*Texte fourni*.
──────────────────────────────
Il y a des raisons de penser que le meilleur moyen pour introduire une personne à un nouveau domaine de recherche consiste à la plonger dans les débats qui animent ce domaine, l’invitant à prendre position au sein de ces débats. Pour ce faire, il s’agit non pas de présenter un survol théorique aussi neutre que possible, mais de défendre un point de vue. C’est le parti pris que j’ai adopté. Il en résulte un livre argumentatif, présentant une conception nouvelle des émotions, qui met l’accent sur l’influence positive des émotions, mais aussi sur la possibilité de les éduquer.

Le livre est divisé en quatre parties. La première d’entre elles vise principalement à présenter les concepts centraux en philosophie des émotions et, plus généralement, en science des émotions. Les trois parties qui suivent traitent chacune de l’une des trois questions principales en philosophie des émotions, soit la question de l’essence des émotions, la question normative visant à savoir dans quelle mesure les émotions sont bonnes ou mauvaises pour nous, et finalement la question de la régulation des émotions.

Partant du constat que nous sommes pour la plupart ambivalents à l’égard des émotions, que nous les considérons comme cruciales pour une vie épanouie tout en nous méfiant de leur potentielle irrationalité, le chapitre 1 cherche à savoir comment les philosophes se sont positionnés. C’est pourquoi le livre débute avec un bref survol historique de la philosophie des émotions, qui nous mène de Platon et Aristote jusqu’à Kant, en passant par les stoïciens, Thomas d’Aquin, Descartes et Hume. Ce survol montre clairement que les trois questions mentionnées ci-dessus, soit la question de l’essence, celle de la normativité et celle de la régulation, sont centrales en philosophie des émotions. Ce chapitre pose aussi la question suivante : comment comprendre la relation entre philosophie des émotions et sciences des émotions? La thèse défendue est que même si la question normative peut être considérée comme étant à proprement parler de nature philosophique, la réflexion qu’elle suscite ne peut pas davantage faire abstraction des résultats empiriques concernant les émotions que la discussion de la question de l’essence ou celle de la normativité.
──────────────────────────────
Recopiez mot pour mot l'intégralité du texte fourni sur la philosophie des émotions. Les enregistrements ne servent à rien ici.

*Documents fournis*.
──────────────────────────────
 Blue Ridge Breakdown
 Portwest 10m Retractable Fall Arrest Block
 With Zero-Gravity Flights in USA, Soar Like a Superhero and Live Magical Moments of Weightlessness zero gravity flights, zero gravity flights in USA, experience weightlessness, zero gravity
──────────────────────────────
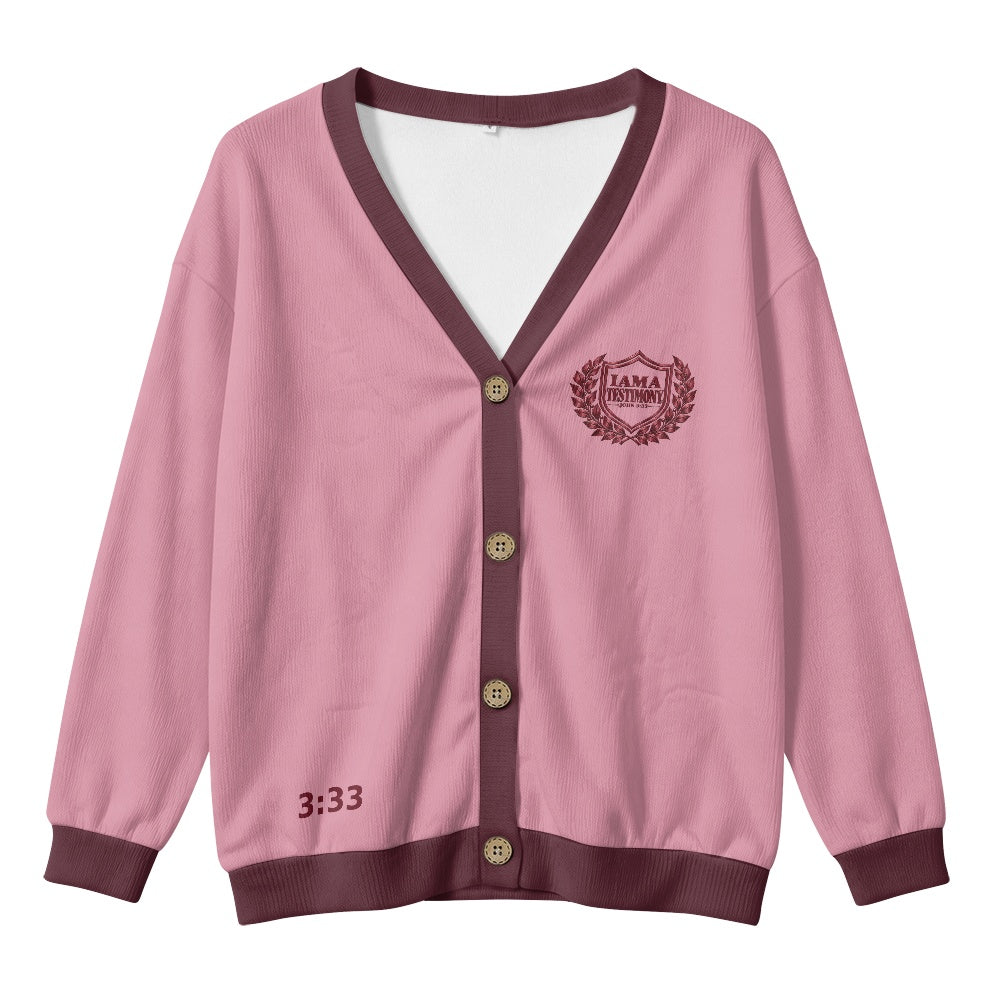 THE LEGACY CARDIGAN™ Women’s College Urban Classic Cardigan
──────────────────────────────
*Votre réponse*.
Il y a des raisons de penser que le meilleur moyen pour introduire une personne à un nouveau domaine de recherche consiste à la plonger dans les débats qui animent ce domaine, l’invitant à prendre position au sein de ces débats. Pour ce faire, il s’agit non pas de présenter un survol théorique aussi neutre que possible, mais de défendre un point de vue. C’est le parti pris que j’ai adopté. Il en résulte un livre argumentatif, présentant une conception nouvelle des émotions, qui met l’accent sur l’influence positive des émotions, mais aussi sur la possibilité de les éduquer.

Le livre est divisé en quatre parties. La première d’entre elles vise principalement à présenter les concepts centraux en philosophie des émotions et, plus généralement, en science des émotions. Les trois parties qui suivent traitent chacune de l’une des trois questions principales en philosophie des émotions, soit la question de l’essence des émotions, la question normative visant à savoir dans quelle mesure les émotions sont bonnes ou mauvaises pour nous, et finalement la question de la régulation des émotions.

Partant du constat que nous sommes pour la plupart ambivalents à l’égard des émotions, que nous les considérons comme cruciales pour une vie épanouie tout en nous méfiant de leur potentielle irrationalité, le chapitre 1 cherche à savoir comment les philosophes se sont positionnés. C’est pourquoi le livre débute avec un bref survol historique de la philosophie des émotions, qui nous mène de Platon et Aristote jusqu’à Kant, en passant par les stoïciens, Thomas d’Aquin, Descartes et Hume. Ce survol montre clairement que les trois questions mentionnées ci-dessus, soit la question de l’essence, celle de la normativité et celle de la régulation, sont centrales en philosophie des émotions. Ce chapitre pose aussi la question suivante : comment comprendre la relation entre philosophie des émotions et sciences des émotions? La thèse défendue est que même si la question normative peut être considérée comme étant à proprement parler de nature philosophique, la réflexion qu’elle suscite ne peut pas davantage faire abstraction des résultats empiriques concernant les émotions que la discussion de la question de l’essence ou celle de la normativité.